L’éperlan représente une source de nourriture importante pour plusieurs espèces. L’acquisition de connaissance permettra une meilleure gestion de ce poisson-fourrage. Je n’ai jamais compris pourquoi la limite de capture était de 120. Peut-être que 50 suffirait. Ce sont les recherches et la connaissance qui vont permettre aux gestionnaires de prendre les décisions qui s’imposent pour chaque espèce.

Plan pour la truite

Les biologistes ont également réalisé un sondage sur la truite mouchetée, qu’on appelle aussi l’omble de fontaine, l’année dernière. On devrait connaître les résultats de ce sondage portant sur la satisfaction des pêcheurs quant à la qualité de la pêche sportive au cours de l’année 2019. Je suis impatient de savoir ce que pensent les pêcheurs au sujet de la pêche. C’est à partir de ces données que les spécialistes élaboreront le premier plan de gestion de l’omble de fontaine.

Pour ce qui est de la truite de mer, les adeptes du Saguenay ne cessent de rapporter sa rareté. Les spécialistes du ministère se basent sur les carnets des pêcheurs et un ancien sondage sur le terrain pour évaluer les taux de capture et les taux de succès. Les gestionnaires de la rivière à Mars ont commencé, cette année, l’ensemencement d’alevins de truites de mer, un effort qui devrait se poursuivre au cours des cinq prochaines années.

Poisson de fond

Pour le moment, la nouvelle année débute avec l’ouverture de la pêche au poisson de fond sur le Saguenay. Les avis scientifiques des spécialistes ont déterminé que la pêche hivernale au poisson de fond dans le Saguenay débuterait le samedi 12 janvier pour se terminer le dimanche 12 mars, ce qui donnera une saison de 58 jours de pêche pour les amateurs.

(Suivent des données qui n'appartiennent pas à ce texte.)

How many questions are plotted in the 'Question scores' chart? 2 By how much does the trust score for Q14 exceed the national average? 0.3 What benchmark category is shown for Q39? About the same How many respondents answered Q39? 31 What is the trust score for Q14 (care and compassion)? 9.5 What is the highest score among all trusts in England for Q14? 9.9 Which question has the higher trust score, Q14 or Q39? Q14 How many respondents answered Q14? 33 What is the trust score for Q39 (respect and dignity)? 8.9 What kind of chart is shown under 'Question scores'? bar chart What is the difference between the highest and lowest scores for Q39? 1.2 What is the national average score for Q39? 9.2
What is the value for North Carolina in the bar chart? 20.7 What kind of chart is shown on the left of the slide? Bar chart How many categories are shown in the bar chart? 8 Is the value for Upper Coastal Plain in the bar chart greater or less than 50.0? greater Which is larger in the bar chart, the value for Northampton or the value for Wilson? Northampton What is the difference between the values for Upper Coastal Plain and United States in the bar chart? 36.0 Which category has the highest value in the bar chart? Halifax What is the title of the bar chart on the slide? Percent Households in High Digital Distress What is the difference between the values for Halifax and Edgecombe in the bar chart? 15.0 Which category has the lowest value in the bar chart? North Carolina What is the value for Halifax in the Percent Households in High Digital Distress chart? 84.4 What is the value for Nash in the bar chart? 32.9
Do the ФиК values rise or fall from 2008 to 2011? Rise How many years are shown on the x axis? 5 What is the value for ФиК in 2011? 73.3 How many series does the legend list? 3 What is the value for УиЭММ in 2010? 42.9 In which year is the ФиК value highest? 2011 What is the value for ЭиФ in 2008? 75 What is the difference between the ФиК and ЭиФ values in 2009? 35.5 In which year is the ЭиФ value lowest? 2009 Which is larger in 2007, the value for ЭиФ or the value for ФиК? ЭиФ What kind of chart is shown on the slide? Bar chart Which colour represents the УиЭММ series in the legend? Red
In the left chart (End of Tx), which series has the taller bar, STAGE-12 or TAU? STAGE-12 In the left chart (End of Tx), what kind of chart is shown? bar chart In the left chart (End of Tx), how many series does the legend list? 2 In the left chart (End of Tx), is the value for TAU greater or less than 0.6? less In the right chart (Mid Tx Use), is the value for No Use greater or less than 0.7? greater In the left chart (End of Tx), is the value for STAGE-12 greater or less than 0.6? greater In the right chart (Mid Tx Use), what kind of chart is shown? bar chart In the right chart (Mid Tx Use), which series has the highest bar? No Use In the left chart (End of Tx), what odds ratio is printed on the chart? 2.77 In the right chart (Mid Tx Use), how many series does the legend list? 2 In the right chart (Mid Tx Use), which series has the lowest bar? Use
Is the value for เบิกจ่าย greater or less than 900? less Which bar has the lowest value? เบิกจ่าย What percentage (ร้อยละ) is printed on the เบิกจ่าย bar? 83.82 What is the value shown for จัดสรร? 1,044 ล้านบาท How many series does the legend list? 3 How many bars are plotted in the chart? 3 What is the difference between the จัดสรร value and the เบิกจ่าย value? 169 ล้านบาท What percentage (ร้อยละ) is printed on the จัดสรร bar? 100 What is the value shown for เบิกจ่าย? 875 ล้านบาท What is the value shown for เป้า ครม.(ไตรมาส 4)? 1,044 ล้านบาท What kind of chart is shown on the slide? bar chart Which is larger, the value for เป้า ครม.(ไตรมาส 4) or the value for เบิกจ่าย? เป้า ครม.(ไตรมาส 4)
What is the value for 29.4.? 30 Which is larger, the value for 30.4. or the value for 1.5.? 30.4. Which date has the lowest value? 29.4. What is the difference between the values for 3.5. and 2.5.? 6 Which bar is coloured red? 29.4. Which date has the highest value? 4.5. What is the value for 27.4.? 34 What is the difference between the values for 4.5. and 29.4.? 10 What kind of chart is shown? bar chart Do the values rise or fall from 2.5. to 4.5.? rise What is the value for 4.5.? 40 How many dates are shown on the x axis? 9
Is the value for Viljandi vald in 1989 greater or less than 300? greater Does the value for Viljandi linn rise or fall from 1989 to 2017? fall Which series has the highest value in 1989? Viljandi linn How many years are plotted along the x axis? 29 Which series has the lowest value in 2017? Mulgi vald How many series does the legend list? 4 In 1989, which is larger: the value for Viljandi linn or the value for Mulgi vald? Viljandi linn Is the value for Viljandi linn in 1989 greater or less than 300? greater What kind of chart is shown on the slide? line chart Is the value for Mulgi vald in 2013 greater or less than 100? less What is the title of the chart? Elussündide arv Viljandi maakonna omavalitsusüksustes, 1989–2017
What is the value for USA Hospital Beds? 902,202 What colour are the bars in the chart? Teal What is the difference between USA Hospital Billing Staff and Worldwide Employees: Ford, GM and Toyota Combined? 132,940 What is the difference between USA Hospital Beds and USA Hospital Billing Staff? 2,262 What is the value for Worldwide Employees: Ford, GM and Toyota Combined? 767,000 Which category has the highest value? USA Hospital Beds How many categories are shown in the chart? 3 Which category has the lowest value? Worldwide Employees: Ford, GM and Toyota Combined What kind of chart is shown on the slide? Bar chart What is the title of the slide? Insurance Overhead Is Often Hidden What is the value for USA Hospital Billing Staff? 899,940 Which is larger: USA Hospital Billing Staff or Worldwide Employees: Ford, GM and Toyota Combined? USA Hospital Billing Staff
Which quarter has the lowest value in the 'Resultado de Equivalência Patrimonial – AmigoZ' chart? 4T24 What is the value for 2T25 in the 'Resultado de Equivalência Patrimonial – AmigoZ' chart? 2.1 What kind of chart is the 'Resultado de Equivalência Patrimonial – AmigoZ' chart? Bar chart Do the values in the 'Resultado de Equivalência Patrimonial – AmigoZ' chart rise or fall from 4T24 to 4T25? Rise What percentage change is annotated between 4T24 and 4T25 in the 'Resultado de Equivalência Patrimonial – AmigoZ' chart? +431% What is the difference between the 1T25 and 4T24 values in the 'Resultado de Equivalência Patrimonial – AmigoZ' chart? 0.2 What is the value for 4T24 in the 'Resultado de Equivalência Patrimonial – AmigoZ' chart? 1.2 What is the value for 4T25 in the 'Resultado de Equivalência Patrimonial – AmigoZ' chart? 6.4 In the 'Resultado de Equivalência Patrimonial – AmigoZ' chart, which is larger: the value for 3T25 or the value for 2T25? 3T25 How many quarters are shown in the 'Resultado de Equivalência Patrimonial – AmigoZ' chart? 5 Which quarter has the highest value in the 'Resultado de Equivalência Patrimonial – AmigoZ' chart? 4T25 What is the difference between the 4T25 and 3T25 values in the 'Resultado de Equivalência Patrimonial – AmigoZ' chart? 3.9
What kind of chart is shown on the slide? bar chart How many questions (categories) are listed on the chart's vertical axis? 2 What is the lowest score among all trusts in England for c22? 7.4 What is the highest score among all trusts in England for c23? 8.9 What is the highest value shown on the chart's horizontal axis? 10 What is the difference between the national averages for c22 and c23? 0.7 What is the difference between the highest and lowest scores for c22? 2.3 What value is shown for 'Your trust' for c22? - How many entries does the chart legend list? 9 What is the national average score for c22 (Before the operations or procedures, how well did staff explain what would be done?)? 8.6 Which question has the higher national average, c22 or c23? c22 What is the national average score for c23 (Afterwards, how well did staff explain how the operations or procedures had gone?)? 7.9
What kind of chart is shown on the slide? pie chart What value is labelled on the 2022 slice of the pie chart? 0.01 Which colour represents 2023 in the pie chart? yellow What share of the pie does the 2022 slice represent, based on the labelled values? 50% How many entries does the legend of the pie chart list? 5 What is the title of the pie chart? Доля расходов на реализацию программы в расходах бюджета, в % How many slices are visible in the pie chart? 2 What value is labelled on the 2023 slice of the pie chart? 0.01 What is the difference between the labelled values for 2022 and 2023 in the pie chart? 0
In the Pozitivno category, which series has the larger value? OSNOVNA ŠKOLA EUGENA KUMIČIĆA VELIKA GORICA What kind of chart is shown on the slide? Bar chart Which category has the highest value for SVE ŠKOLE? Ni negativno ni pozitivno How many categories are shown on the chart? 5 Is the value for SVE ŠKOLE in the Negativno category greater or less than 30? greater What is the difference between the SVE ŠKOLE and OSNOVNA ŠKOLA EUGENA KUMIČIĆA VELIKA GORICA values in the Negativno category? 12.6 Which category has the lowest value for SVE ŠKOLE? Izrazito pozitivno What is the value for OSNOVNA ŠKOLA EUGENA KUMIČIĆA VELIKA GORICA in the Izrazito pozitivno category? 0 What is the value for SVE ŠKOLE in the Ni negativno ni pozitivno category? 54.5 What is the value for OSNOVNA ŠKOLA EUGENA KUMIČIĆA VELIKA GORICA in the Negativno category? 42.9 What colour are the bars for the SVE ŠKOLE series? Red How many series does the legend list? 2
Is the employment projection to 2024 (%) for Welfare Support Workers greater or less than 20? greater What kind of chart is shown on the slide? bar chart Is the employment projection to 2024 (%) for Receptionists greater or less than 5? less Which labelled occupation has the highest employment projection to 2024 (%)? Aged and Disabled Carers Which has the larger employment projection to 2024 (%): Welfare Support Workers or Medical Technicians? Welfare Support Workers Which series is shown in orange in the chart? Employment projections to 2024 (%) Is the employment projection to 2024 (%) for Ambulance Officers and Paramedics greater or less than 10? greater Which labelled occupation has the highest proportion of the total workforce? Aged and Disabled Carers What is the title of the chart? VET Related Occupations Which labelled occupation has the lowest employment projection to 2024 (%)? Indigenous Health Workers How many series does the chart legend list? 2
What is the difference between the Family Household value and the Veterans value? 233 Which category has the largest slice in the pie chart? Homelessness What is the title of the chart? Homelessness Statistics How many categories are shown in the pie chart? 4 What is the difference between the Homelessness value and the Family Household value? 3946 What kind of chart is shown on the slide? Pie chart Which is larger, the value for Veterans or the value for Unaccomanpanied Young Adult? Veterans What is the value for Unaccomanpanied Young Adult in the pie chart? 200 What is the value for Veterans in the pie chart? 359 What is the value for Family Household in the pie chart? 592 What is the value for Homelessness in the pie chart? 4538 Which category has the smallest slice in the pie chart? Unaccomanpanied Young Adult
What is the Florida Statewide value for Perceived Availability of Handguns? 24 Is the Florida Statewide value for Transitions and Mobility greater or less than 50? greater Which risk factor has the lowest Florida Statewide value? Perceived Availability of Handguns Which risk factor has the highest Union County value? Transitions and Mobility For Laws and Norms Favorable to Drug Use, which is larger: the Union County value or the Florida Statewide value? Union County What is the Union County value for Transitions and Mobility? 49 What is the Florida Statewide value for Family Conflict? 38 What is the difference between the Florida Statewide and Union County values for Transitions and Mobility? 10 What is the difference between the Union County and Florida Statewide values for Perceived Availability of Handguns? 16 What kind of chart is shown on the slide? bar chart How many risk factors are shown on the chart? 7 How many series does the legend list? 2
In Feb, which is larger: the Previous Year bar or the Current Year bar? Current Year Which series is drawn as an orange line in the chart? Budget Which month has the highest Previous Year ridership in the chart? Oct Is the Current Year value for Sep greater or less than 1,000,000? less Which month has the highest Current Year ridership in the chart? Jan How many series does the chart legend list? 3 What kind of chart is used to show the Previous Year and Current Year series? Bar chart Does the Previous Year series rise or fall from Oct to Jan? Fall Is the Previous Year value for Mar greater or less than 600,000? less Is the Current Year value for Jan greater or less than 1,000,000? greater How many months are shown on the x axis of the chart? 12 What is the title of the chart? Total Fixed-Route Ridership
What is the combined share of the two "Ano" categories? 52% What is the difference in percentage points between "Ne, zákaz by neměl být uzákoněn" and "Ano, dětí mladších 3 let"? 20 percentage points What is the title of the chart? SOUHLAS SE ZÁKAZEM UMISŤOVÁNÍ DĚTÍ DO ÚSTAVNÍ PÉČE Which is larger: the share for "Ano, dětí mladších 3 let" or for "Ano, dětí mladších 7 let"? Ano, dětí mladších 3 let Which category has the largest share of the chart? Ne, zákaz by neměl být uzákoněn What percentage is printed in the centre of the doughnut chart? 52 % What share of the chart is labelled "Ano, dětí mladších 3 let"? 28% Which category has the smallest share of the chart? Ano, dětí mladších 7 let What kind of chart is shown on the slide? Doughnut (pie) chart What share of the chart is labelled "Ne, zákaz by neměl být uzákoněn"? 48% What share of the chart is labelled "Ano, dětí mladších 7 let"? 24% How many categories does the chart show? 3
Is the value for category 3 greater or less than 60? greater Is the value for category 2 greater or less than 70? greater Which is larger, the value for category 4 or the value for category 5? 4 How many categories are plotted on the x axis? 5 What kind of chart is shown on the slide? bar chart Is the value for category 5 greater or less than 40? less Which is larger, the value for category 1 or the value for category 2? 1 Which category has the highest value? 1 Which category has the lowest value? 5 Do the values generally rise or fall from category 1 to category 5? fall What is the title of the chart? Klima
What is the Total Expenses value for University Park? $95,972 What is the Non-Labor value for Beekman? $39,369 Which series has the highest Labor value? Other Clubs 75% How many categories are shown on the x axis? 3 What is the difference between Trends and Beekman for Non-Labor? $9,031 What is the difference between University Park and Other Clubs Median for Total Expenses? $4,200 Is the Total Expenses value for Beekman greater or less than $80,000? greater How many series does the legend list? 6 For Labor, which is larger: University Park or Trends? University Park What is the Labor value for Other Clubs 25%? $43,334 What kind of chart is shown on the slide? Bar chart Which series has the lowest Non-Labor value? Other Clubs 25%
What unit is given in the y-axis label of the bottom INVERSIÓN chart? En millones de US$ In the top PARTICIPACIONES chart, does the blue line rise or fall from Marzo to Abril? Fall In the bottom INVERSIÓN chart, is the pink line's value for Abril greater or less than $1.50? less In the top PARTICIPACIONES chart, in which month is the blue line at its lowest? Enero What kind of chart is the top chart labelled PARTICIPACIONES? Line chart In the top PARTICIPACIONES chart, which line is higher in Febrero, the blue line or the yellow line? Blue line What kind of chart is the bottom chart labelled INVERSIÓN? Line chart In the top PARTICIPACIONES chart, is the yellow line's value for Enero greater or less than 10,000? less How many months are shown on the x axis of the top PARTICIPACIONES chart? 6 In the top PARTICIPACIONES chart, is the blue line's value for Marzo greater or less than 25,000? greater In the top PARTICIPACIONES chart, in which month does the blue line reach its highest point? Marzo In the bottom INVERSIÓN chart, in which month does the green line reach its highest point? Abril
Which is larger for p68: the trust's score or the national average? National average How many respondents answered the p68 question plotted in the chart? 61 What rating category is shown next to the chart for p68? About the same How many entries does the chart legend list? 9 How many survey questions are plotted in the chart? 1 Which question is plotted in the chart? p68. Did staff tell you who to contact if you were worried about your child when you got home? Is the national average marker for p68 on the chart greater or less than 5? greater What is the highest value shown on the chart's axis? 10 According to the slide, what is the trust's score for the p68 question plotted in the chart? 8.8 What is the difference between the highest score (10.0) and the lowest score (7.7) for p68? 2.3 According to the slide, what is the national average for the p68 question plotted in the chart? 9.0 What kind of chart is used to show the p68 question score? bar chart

Les conditions gagnantes semblent être en place pour que les glaces soient suffisamment épaisses pour accueillir les cabanes quelques jours avant l’ouverture.

Les responsables du souper de l’ouverture de la pêche blanche prévu pour le vendredi 11 janvier au Vieux Théâtre de La Baie, m’informent qu’il reste seulement 25 billets à vendre pour le souper spectacle. Seulement 25$. Réservation 418 545-3330 ou sur le réseau Réservatech.

Chasse

Pour ce qui est de la chasse à l’orignal, 2019 sera une année permissive et la prochaine saison sera l’occasion de voir si le plan de gestion de l’orignal a atteint sa limite et si les récoltes, à la hausse depuis plus de dix ans, finiront par se stabiliser. On constate que la chasse à l’ours gagne énormément en popularité, non seulement dans la région, mais partout au Québec. On verra en 2019 si cette tendance se maintient.